- _Task brief_
Your reply should be a faithful copy of the records below, free of pictures.

(Collected data entries)
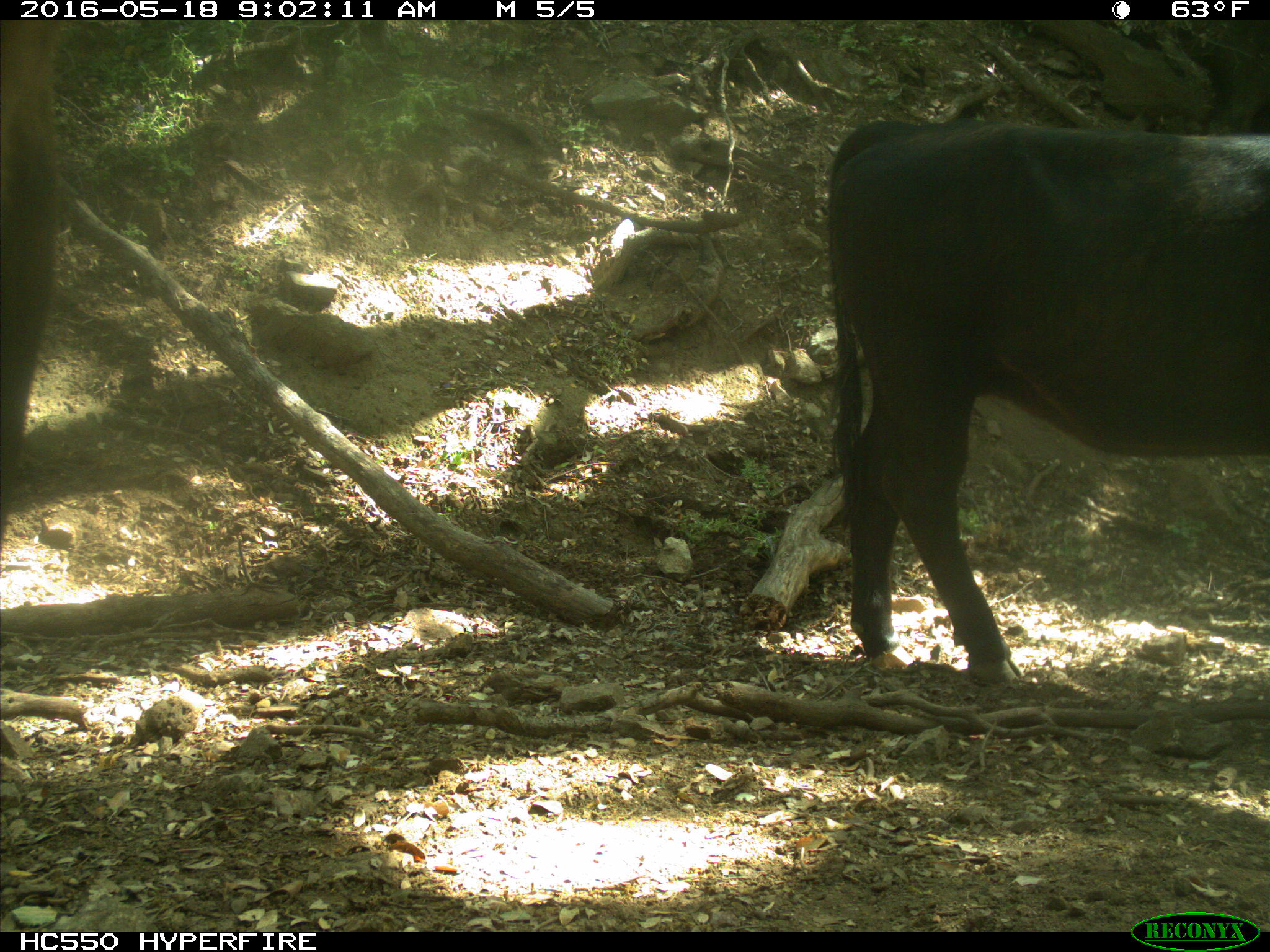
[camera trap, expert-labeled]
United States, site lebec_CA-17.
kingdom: Animalia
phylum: Chordata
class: Mammalia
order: Artiodactyla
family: Bovidae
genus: Bos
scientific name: Bos taurus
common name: domestic cow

- _Task response_
[camera trap, expert-labeled]
United States, site lebec_CA-17.
kingdom: Animalia
phylum: Chordata
class: Mammalia
order: Artiodactyla
family: Bovidae
genus: Bos
scientific name: Bos taurus
common name: domestic cow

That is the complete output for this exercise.